§ DATA SUPPLIED:
=-=-=-=-=
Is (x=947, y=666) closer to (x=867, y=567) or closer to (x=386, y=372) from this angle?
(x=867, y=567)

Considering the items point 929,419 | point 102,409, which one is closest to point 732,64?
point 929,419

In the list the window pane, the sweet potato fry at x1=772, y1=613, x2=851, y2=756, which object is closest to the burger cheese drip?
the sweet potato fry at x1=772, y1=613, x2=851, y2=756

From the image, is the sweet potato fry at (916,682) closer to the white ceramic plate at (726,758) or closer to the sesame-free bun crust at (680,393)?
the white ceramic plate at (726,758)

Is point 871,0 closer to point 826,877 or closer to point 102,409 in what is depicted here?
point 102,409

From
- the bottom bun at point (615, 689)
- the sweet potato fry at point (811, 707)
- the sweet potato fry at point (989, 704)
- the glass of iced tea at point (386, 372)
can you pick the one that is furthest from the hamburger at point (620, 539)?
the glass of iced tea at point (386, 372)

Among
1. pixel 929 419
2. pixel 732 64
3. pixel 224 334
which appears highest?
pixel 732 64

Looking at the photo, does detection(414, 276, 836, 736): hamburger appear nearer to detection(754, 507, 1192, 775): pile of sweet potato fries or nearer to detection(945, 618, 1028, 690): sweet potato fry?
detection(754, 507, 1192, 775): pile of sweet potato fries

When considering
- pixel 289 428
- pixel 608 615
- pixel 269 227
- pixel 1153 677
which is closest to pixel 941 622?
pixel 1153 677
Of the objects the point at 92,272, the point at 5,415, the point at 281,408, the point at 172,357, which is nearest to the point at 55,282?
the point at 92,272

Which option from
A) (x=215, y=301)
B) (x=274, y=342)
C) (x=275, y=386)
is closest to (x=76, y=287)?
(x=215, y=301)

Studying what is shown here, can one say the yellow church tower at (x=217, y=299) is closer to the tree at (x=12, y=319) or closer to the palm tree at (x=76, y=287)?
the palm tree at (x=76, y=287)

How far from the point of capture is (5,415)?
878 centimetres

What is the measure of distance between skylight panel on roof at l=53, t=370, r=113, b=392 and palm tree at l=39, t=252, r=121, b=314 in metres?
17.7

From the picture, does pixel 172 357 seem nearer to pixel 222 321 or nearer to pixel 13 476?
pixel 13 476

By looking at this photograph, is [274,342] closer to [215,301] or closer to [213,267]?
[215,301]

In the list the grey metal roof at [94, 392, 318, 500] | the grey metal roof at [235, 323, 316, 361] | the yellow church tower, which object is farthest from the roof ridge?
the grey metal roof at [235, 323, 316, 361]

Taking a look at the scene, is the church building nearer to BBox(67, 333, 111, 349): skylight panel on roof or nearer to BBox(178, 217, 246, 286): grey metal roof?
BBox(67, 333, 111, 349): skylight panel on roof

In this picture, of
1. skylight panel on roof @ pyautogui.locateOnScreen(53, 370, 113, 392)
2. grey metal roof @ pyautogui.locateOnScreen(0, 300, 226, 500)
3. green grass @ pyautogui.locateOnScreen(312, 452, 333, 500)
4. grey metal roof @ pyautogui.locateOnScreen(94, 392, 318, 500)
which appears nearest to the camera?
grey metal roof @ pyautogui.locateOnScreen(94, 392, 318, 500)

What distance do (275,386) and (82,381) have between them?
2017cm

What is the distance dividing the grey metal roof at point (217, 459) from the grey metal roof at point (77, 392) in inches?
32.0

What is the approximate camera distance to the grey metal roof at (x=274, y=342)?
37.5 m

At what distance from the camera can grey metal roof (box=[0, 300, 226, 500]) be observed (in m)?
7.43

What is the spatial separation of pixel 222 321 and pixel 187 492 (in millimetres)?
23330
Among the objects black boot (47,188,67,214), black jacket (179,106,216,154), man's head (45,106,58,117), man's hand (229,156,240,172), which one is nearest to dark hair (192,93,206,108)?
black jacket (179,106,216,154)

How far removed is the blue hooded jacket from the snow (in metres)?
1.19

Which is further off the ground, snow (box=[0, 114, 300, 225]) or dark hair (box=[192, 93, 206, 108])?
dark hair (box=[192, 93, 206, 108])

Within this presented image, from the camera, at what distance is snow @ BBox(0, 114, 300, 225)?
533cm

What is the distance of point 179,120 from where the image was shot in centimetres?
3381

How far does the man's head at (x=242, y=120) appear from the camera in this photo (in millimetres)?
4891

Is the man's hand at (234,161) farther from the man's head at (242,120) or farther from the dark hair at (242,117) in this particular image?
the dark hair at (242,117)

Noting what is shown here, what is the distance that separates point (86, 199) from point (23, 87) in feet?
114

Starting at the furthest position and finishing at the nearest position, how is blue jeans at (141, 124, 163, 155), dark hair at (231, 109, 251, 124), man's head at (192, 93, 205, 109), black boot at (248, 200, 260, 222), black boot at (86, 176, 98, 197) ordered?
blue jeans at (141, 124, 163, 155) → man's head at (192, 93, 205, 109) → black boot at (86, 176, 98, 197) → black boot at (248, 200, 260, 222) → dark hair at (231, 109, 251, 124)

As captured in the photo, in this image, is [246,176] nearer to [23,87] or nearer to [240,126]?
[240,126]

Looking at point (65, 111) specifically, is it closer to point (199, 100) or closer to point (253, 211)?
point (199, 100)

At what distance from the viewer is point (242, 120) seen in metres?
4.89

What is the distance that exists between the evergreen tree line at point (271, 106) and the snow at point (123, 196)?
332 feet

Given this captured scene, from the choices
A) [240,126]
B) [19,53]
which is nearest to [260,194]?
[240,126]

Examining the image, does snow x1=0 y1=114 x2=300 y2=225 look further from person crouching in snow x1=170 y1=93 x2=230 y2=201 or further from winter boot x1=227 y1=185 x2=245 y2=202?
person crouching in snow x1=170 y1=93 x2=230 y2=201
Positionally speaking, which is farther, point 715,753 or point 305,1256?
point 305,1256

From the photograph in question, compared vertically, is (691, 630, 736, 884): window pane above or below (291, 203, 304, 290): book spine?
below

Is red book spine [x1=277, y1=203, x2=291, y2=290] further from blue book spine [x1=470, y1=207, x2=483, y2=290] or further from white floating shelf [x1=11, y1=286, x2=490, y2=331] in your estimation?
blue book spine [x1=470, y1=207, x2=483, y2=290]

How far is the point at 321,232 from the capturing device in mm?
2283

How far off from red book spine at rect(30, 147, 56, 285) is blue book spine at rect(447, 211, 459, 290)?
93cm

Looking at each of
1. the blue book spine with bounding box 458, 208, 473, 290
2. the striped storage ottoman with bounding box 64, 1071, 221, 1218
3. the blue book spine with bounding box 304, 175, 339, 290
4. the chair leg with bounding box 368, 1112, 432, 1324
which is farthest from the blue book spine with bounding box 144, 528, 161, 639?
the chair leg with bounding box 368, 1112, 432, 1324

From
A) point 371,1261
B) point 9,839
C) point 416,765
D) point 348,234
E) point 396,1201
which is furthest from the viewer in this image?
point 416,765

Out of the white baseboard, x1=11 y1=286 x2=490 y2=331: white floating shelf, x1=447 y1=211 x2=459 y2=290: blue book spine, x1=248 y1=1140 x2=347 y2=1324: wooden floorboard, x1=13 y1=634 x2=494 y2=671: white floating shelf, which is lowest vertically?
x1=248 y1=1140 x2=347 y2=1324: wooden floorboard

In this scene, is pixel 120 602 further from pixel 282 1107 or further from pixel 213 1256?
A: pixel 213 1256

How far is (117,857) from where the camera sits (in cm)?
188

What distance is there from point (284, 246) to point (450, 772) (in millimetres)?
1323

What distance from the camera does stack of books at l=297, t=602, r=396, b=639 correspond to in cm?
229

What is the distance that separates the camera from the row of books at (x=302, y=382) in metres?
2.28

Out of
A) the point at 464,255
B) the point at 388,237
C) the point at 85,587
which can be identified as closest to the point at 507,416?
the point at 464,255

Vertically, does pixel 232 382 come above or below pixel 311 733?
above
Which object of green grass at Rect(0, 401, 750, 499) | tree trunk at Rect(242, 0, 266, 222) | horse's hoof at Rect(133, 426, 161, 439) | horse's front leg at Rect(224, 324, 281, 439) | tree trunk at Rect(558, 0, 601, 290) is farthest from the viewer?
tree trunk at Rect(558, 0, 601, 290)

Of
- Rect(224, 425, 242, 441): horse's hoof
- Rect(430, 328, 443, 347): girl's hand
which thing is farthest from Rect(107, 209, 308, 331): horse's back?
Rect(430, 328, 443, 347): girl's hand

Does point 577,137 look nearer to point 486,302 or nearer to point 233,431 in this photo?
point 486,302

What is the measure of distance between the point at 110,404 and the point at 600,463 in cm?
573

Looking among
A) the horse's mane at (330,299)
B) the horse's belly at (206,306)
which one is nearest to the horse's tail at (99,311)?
=-=-=-=-=
§ TASK TO CARRY OUT: Copy out the records word for word, starting at the line that contains "Out of the white" and ending with the last line of the records.

§ REPLY:
Out of the white baseboard, x1=11 y1=286 x2=490 y2=331: white floating shelf, x1=447 y1=211 x2=459 y2=290: blue book spine, x1=248 y1=1140 x2=347 y2=1324: wooden floorboard, x1=13 y1=634 x2=494 y2=671: white floating shelf, which is lowest vertically?
x1=248 y1=1140 x2=347 y2=1324: wooden floorboard

In this scene, is pixel 120 602 further from pixel 282 1107 or further from pixel 213 1256?
A: pixel 213 1256

How far is (117,857) from where the camera sits (in cm)?
188

What distance is there from point (284, 246) to point (450, 772) (in millimetres)?
1323

What distance from the camera does stack of books at l=297, t=602, r=396, b=639 correspond to in cm?
229

What is the distance that separates the camera from the row of books at (x=302, y=382) in metres?
2.28

Out of
A) the point at 464,255
B) the point at 388,237
C) the point at 85,587
which can be identified as closest to the point at 507,416?
the point at 464,255

Vertically, does pixel 232 382 come above or below pixel 311 733?
above
Which object of green grass at Rect(0, 401, 750, 499) | tree trunk at Rect(242, 0, 266, 222) | horse's hoof at Rect(133, 426, 161, 439) | horse's front leg at Rect(224, 324, 281, 439) | tree trunk at Rect(558, 0, 601, 290) is farthest from the viewer?
tree trunk at Rect(558, 0, 601, 290)

Of
- Rect(224, 425, 242, 441): horse's hoof
- Rect(430, 328, 443, 347): girl's hand
which thing is farthest from Rect(107, 209, 308, 331): horse's back?
Rect(430, 328, 443, 347): girl's hand

Does point 577,137 look nearer to point 486,302 or nearer to point 233,431 in this photo?
point 486,302

What is the measure of distance between the point at 110,404 and the point at 600,463 in cm?
573

Looking among
A) the horse's mane at (330,299)
B) the horse's belly at (206,306)
which one is nearest to the horse's tail at (99,311)?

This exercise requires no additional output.